[SET TASK]:
Rewrite the data below, putting "lens" wherever "camera" occurs and leaving everything else unchanged.

[Begin DATA PROVIDED]

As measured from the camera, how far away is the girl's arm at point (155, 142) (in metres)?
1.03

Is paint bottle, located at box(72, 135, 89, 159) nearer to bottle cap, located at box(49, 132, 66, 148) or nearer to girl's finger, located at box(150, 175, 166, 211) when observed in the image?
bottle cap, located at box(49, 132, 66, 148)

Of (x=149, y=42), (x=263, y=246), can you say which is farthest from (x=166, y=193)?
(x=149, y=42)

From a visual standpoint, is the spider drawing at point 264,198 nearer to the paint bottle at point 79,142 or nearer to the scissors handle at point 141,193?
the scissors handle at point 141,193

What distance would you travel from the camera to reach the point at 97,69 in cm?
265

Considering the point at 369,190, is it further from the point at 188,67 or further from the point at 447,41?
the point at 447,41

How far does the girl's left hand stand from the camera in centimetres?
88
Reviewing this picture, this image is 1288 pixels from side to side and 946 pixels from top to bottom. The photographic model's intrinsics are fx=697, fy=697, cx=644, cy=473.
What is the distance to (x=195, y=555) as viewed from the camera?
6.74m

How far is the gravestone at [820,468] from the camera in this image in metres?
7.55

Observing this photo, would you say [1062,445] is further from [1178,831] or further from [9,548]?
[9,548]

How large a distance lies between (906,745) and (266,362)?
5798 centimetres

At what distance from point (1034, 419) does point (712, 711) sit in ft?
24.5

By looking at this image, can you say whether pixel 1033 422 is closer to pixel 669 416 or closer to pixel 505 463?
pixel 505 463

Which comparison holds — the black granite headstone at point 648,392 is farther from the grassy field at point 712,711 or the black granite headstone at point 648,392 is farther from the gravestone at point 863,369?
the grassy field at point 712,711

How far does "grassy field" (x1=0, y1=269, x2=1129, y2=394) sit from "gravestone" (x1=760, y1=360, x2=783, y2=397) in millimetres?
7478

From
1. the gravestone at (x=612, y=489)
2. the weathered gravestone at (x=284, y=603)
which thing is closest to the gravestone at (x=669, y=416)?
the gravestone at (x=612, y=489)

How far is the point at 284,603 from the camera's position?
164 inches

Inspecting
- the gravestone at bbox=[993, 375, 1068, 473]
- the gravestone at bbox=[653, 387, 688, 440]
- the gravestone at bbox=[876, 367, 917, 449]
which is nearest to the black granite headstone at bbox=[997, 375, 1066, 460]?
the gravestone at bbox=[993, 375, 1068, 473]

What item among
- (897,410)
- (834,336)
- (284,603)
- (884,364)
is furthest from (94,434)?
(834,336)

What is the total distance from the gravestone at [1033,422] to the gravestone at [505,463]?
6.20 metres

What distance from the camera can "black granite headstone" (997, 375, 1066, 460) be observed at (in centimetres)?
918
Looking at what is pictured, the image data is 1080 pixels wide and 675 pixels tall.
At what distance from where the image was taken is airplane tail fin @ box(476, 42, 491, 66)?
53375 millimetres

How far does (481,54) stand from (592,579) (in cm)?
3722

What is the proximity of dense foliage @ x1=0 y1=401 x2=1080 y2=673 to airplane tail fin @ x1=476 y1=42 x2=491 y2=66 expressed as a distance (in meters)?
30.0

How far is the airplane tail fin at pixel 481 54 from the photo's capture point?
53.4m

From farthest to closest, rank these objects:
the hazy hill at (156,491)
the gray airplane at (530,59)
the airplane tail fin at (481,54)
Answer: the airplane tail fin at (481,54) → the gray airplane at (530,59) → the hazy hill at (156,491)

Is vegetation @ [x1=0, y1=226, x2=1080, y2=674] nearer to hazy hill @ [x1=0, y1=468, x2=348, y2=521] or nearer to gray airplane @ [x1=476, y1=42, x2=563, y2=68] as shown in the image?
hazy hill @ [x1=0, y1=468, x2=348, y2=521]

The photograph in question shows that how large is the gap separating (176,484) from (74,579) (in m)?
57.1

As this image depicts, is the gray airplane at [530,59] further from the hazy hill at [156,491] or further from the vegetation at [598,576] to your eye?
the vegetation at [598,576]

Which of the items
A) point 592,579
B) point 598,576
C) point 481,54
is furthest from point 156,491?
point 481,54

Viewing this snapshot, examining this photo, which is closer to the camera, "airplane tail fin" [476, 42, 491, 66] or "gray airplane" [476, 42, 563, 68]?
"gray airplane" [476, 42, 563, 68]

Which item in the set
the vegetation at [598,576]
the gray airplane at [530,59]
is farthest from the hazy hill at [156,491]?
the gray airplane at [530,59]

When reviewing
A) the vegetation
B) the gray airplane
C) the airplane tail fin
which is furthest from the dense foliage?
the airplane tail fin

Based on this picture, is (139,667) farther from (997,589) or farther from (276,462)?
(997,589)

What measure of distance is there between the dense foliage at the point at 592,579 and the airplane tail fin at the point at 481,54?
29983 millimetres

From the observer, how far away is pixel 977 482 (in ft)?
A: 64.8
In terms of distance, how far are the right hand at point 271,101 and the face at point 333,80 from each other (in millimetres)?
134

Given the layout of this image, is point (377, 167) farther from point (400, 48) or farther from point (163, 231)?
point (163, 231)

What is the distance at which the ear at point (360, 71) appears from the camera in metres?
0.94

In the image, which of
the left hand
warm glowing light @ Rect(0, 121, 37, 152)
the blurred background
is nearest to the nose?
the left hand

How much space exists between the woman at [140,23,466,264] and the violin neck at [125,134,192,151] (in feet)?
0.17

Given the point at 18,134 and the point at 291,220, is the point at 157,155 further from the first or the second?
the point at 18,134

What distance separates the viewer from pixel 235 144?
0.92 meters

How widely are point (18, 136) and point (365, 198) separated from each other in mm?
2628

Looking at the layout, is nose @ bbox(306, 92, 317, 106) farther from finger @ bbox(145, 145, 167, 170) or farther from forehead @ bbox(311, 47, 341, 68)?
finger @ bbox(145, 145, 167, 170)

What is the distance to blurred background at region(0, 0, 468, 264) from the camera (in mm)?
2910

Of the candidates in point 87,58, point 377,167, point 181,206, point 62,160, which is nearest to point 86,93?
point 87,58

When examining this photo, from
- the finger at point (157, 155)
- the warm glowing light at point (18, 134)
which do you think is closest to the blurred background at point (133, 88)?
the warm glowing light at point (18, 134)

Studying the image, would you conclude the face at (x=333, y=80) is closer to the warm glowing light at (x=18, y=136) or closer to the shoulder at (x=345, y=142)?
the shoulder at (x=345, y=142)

[End DATA PROVIDED]

[ANSWER TO THE TASK]:
As measured from the lens, how far away is the girl's arm at point (155, 142) (in metres)?
1.03

Is paint bottle, located at box(72, 135, 89, 159) nearer to bottle cap, located at box(49, 132, 66, 148) or nearer to girl's finger, located at box(150, 175, 166, 211) when observed in the image?
bottle cap, located at box(49, 132, 66, 148)

Of (x=149, y=42), (x=263, y=246), can you say which is farthest from (x=166, y=193)?
(x=149, y=42)

From a visual standpoint, is the spider drawing at point 264,198 nearer to the paint bottle at point 79,142 or nearer to the scissors handle at point 141,193?
the scissors handle at point 141,193

What distance would you travel from the lens to reach the point at 97,69 in cm?
265

Considering the point at 369,190, is it further from the point at 188,67 or further from the point at 447,41?
the point at 447,41

How far does the girl's left hand stand from the lens in centimetres?
88
Reviewing this picture, this image is 1288 pixels from side to side and 946 pixels from top to bottom. The photographic model's intrinsics are fx=697, fy=697, cx=644, cy=473.
What is the distance to (x=195, y=555) as viewed from the lens?
6.74m

How far is the gravestone at [820,468] from the lens in this image in metres?
7.55

Observing this photo, would you say [1062,445] is further from [1178,831] or further from [9,548]?
[9,548]

How large a distance lies between (906,745) and (266,362)?
5798 centimetres

At what distance from point (1034, 419) does point (712, 711) sit in ft?
24.5

By looking at this image, can you say whether pixel 1033 422 is closer to pixel 669 416 or closer to pixel 505 463?
pixel 505 463

Which comparison holds — the black granite headstone at point 648,392 is farther from the grassy field at point 712,711 or the black granite headstone at point 648,392 is farther from the gravestone at point 863,369?
the grassy field at point 712,711

How far does "grassy field" (x1=0, y1=269, x2=1129, y2=394) sit from "gravestone" (x1=760, y1=360, x2=783, y2=397) in millimetres?
7478

From
1. the gravestone at (x=612, y=489)
2. the weathered gravestone at (x=284, y=603)
which thing is closest to the gravestone at (x=669, y=416)?
the gravestone at (x=612, y=489)

How far is the point at 284,603 from the lens's position?
164 inches

Inspecting
- the gravestone at bbox=[993, 375, 1068, 473]
- the gravestone at bbox=[653, 387, 688, 440]
- the gravestone at bbox=[876, 367, 917, 449]
which is nearest to the black granite headstone at bbox=[997, 375, 1066, 460]?
the gravestone at bbox=[993, 375, 1068, 473]

What item among
- (897,410)
- (834,336)
- (284,603)
- (884,364)
is furthest from (94,434)?
(834,336)

What is the total distance from the gravestone at [1033,422] to the gravestone at [505,463]?
6.20 metres

What distance from the lens can "black granite headstone" (997, 375, 1066, 460) be observed at (in centimetres)?
918
Looking at what is pictured, the image data is 1080 pixels wide and 675 pixels tall.
At what distance from where the image was taken is airplane tail fin @ box(476, 42, 491, 66)?
53375 millimetres

How far does (481,54) stand from (592,579) (in cm)?
3722

What is the proximity of dense foliage @ x1=0 y1=401 x2=1080 y2=673 to airplane tail fin @ x1=476 y1=42 x2=491 y2=66 expressed as a distance (in meters)?
30.0

How far is the airplane tail fin at pixel 481 54 from the photo's capture point?
53.4m

From farthest to closest, rank these objects:
the hazy hill at (156,491)
the gray airplane at (530,59)
the airplane tail fin at (481,54)
Answer: the airplane tail fin at (481,54) → the gray airplane at (530,59) → the hazy hill at (156,491)

Is vegetation @ [x1=0, y1=226, x2=1080, y2=674] nearer to hazy hill @ [x1=0, y1=468, x2=348, y2=521] or nearer to gray airplane @ [x1=476, y1=42, x2=563, y2=68] as shown in the image?
hazy hill @ [x1=0, y1=468, x2=348, y2=521]

The photograph in question shows that how large is the gap separating (176,484) from (74,579) (in m)?
57.1

As this image depicts, is the gray airplane at [530,59] further from the hazy hill at [156,491] or further from the vegetation at [598,576] to your eye?
the vegetation at [598,576]

Which of the items
A) point 592,579
B) point 598,576
C) point 481,54
is furthest from point 156,491?
point 481,54

Viewing this snapshot, examining this photo, which is closer to the lens, "airplane tail fin" [476, 42, 491, 66] or "gray airplane" [476, 42, 563, 68]?
"gray airplane" [476, 42, 563, 68]

Which item in the set
the vegetation at [598,576]
the gray airplane at [530,59]
is farthest from the hazy hill at [156,491]?
the gray airplane at [530,59]

When reviewing
A) the vegetation
B) the gray airplane
C) the airplane tail fin
which is furthest from the dense foliage?
the airplane tail fin

Based on this picture, is (139,667) farther from (997,589) or farther from (276,462)?
(997,589)

What measure of distance is there between the dense foliage at the point at 592,579 and the airplane tail fin at the point at 481,54?
29983 millimetres

From the observer, how far away is pixel 977 482 (in ft)?
A: 64.8
In terms of distance, how far are the right hand at point 271,101 and the face at point 333,80 from each other (in millimetres)?
134

Given the layout of this image, is point (377, 167) farther from point (400, 48) or farther from point (163, 231)?
point (163, 231)

What is the distance at which the ear at point (360, 71) appears from the lens in metres?
0.94

In the image, which of
the left hand
warm glowing light @ Rect(0, 121, 37, 152)
the blurred background
is nearest to the nose?
the left hand

How much space exists between the woman at [140,23,466,264] and the violin neck at [125,134,192,151] (in feet)?
0.17

Given the point at 18,134 and the point at 291,220, is the point at 157,155 further from the first or the second?
the point at 18,134

What distance separates the viewer from pixel 235 144?
0.92 meters

How widely are point (18, 136) and point (365, 198) separated from each other in mm?
2628

Looking at the layout, is nose @ bbox(306, 92, 317, 106) farther from finger @ bbox(145, 145, 167, 170) or farther from forehead @ bbox(311, 47, 341, 68)?
finger @ bbox(145, 145, 167, 170)

What is the distance to blurred background at region(0, 0, 468, 264) from the lens (in mm)?
2910

Of the candidates in point 87,58, point 377,167, point 181,206, point 62,160, which is nearest to point 86,93?
point 87,58

When examining this photo, from
- the finger at point (157, 155)
- the warm glowing light at point (18, 134)
which do you think is closest to the blurred background at point (133, 88)?
the warm glowing light at point (18, 134)

Studying the image, would you conclude the face at (x=333, y=80) is closer to the warm glowing light at (x=18, y=136) or closer to the shoulder at (x=345, y=142)?
the shoulder at (x=345, y=142)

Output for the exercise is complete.